Les bureaux et institutions gouvernementaux d’au moins 13 provinces seront fermés le samedi 23 août, en raison de l’incapacité du régime à fournir suffisamment d’énergie. Le Conseil de coordination des banques a également annoncé la fermeture de toutes les banques de Téhéran ce jour-là.
Les principales raisons invoquées pour ces fermetures sont la chaleur extrême, la hausse des températures, les économies d’énergie et la « gestion » de la consommation énergétique, ainsi que la « contribution à la stabilisation du réseau ».
Dans certaines de ces provinces, les horaires d’ouverture des bureaux gouvernementaux et des institutions publiques ont également été réduits les mardi 19 et mercredi 20 août.
Ces dernières semaines, plusieurs provinces iraniennes ont été fermées pendant plusieurs jours en raison de pénuries d’énergie et de la crise de l’eau et de l’électricité.
Selon les analystes, ces décisions reflètent des déficiences profondes et chroniques dans la gestion et le développement des infrastructures, des faiblesses que le régime iranien n’a pas su surmonter ces dernières années.
Plus tôt, après la décision du régime de fermer les bureaux gouvernementaux, les internautes ont qualifié cette décision d’inutile et de diversion, soulignant que la crise de l’eau et de l’électricité ne résidait pas dans la consommation quotidienne des citoyens, mais dans la mauvaise gestion et les politiques du régime.

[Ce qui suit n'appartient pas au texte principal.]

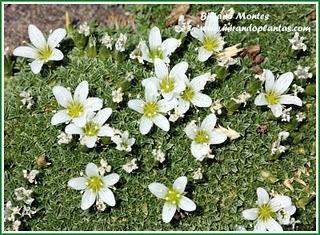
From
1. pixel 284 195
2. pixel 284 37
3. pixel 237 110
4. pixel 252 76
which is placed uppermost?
pixel 284 37

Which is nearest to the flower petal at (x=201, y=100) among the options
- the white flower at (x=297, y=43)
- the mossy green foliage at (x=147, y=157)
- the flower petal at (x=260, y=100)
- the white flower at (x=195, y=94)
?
the white flower at (x=195, y=94)

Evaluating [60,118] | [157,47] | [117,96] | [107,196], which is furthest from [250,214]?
Result: [60,118]

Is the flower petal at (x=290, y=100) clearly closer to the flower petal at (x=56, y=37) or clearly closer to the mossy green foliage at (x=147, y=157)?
the mossy green foliage at (x=147, y=157)

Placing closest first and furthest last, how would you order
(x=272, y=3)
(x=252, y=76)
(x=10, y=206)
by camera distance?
(x=10, y=206)
(x=252, y=76)
(x=272, y=3)

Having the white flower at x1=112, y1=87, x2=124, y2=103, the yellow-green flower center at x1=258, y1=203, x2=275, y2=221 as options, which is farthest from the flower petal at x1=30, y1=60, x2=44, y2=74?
the yellow-green flower center at x1=258, y1=203, x2=275, y2=221

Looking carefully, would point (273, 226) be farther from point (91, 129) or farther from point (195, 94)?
point (91, 129)

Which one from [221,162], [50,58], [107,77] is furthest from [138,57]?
[221,162]

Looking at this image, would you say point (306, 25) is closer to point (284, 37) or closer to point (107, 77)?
point (284, 37)
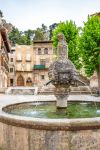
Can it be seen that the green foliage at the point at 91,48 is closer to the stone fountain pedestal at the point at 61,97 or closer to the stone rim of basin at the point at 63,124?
the stone fountain pedestal at the point at 61,97

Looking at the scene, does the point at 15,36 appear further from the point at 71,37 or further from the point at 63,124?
→ the point at 63,124

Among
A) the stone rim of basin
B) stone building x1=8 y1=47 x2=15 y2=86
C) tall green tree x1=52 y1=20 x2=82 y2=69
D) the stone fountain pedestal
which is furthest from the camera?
stone building x1=8 y1=47 x2=15 y2=86

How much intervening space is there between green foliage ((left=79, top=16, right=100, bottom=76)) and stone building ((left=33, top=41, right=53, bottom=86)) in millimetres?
30745

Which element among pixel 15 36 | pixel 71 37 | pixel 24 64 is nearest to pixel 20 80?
pixel 24 64

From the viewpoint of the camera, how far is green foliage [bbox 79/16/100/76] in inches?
1262

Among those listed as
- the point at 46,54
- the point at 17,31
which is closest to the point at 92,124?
the point at 46,54

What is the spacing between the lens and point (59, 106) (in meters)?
8.20

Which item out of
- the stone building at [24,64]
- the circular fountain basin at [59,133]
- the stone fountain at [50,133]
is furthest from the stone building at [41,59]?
the circular fountain basin at [59,133]

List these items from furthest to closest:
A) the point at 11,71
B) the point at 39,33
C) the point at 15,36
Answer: the point at 15,36
the point at 39,33
the point at 11,71

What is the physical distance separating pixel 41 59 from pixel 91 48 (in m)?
33.8

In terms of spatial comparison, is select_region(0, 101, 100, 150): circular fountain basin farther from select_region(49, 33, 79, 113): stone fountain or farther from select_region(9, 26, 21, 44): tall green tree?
select_region(9, 26, 21, 44): tall green tree

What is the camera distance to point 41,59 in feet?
215

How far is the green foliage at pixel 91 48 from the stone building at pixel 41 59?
30.7 m

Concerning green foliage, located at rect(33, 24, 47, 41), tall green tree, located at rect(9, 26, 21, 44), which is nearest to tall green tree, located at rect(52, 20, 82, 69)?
green foliage, located at rect(33, 24, 47, 41)
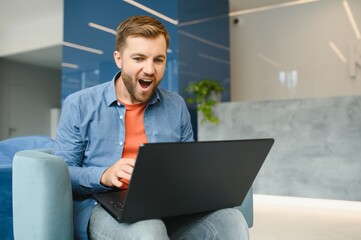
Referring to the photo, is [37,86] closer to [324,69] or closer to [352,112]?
[324,69]

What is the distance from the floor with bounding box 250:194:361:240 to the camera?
243 cm

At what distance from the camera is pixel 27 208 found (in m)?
1.02

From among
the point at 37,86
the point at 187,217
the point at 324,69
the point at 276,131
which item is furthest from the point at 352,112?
the point at 37,86

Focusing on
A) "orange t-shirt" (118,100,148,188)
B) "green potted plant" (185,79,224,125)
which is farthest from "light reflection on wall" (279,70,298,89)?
→ "orange t-shirt" (118,100,148,188)

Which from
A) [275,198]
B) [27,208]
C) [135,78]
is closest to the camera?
[27,208]

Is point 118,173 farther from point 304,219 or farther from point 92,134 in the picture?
point 304,219

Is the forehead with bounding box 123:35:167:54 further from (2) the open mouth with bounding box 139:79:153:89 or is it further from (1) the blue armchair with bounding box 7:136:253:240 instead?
(1) the blue armchair with bounding box 7:136:253:240

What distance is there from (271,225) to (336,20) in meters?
3.73

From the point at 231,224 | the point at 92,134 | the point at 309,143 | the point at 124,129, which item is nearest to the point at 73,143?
the point at 92,134

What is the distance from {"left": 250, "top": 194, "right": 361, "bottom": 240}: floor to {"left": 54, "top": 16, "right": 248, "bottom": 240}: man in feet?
4.67

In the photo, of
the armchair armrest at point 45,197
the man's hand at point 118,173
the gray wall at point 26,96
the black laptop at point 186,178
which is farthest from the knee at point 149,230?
the gray wall at point 26,96

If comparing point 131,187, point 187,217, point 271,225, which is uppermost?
point 131,187

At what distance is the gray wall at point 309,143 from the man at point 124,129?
8.12ft

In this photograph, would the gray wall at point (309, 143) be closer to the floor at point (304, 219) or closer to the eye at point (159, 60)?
the floor at point (304, 219)
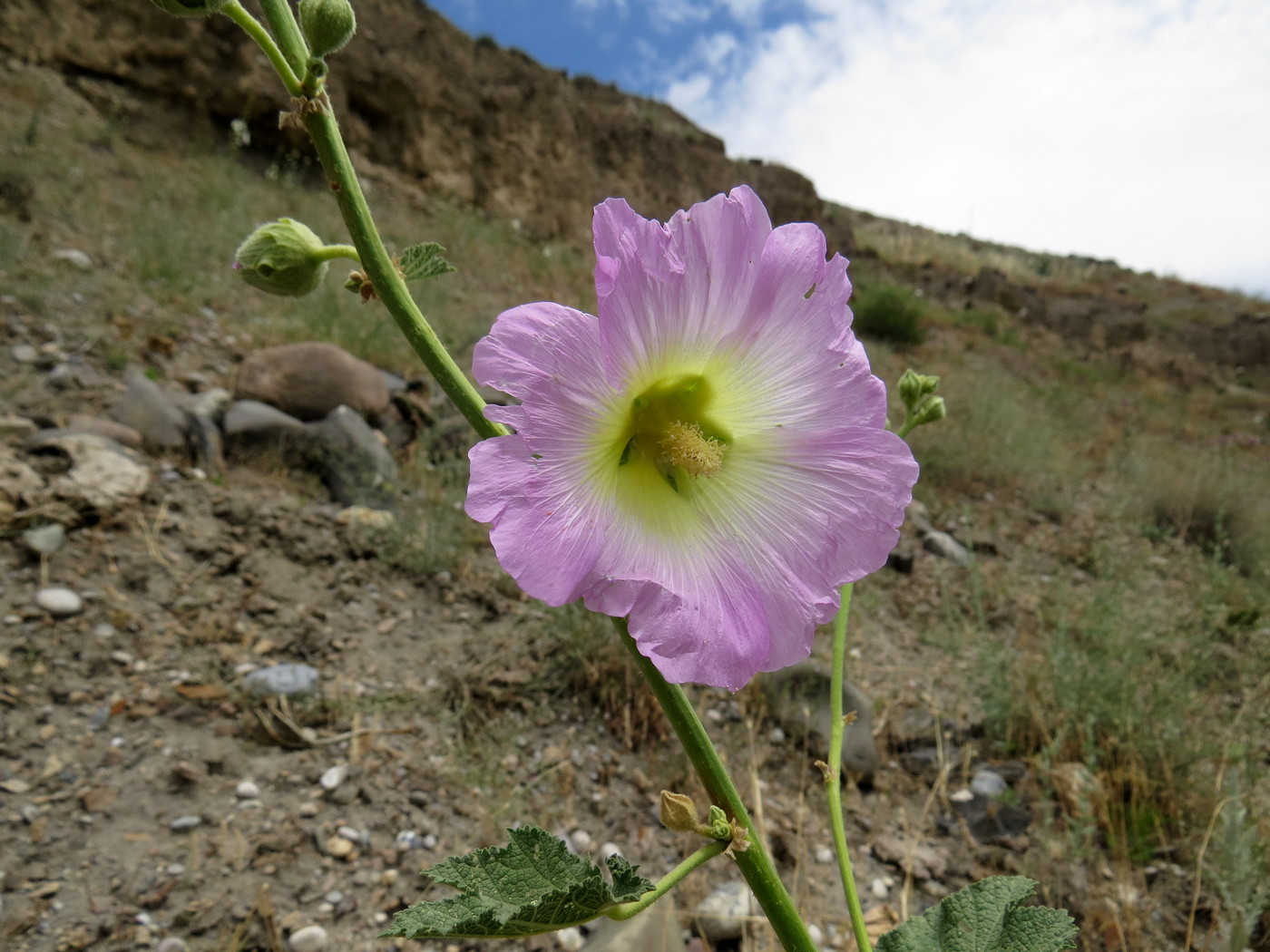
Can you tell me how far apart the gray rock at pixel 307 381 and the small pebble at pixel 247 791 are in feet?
7.38

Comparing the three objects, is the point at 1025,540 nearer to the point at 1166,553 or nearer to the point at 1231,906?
the point at 1166,553

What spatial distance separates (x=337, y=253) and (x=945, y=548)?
446 cm

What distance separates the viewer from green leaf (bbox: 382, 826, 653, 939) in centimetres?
66

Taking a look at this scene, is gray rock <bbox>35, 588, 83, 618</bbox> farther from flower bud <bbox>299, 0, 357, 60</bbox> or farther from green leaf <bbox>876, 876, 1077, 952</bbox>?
green leaf <bbox>876, 876, 1077, 952</bbox>

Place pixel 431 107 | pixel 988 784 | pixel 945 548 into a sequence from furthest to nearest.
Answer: pixel 431 107
pixel 945 548
pixel 988 784

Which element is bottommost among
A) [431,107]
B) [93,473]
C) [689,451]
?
[93,473]

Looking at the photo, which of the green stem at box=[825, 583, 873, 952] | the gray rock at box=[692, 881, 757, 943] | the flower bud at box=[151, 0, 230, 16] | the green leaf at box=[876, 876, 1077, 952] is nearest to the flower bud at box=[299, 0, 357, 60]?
A: the flower bud at box=[151, 0, 230, 16]

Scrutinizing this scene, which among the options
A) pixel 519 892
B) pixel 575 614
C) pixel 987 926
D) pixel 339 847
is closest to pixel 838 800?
pixel 987 926

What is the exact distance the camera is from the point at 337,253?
79 centimetres


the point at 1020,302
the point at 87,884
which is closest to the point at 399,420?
the point at 87,884

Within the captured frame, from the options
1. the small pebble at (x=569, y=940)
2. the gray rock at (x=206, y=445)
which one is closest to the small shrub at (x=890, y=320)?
the gray rock at (x=206, y=445)

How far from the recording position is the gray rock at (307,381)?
4000 millimetres

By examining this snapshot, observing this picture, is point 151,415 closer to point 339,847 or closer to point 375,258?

L’été dernier également, le gouvernement a fermé à plusieurs reprises des bureaux dans 18 à 21 provinces afin de réduire la pression sur le réseau électrique.
Bien que l’objectif déclaré de ces mesures soit de réduire la consommation d’électricité et d’éviter des coupures de courant généralisées, les experts affirment qu’en l’absence de planification structurelle, ces fermetures ne sont que des solutions temporaires qui créent de nouveaux problèmes.
Le 18 août, le ministre de l’Énergie du régime, Abbas Aliabadi, a déclaré que la période de pointe de consommation d’électricité en Iran était passée, mais que les coupures de courant se poursuivraient néanmoins au moins jusqu’à la fin de l’été.
Mostafa Rajabi Mashhadi, PDG d’Iran Grid Management Company, a également confirmé des coupures de courant de quatre heures dans certaines villes.
Justifiant ces coupures, il a déclaré : « Ces derniers jours, nous avons perdu une part importante de la capacité de production d’électricité des centrales hydroélectriques en raison d’une réduction substantielle des réservoirs des barrages, et nous sommes confrontés à de nouvelles limitations de l’approvisionnement en électricité.»
Selon les médias nationaux et les témoignages de citoyens, dans certaines villes iraniennes, l’eau et l’électricité sont coupées huit à dix heures par jour, perturbant la vie des habitants.
Cette année, les coupures d’eau et d’électricité programmées et régulières ont commencé plus tôt que les années précédentes, dès le mois de mai.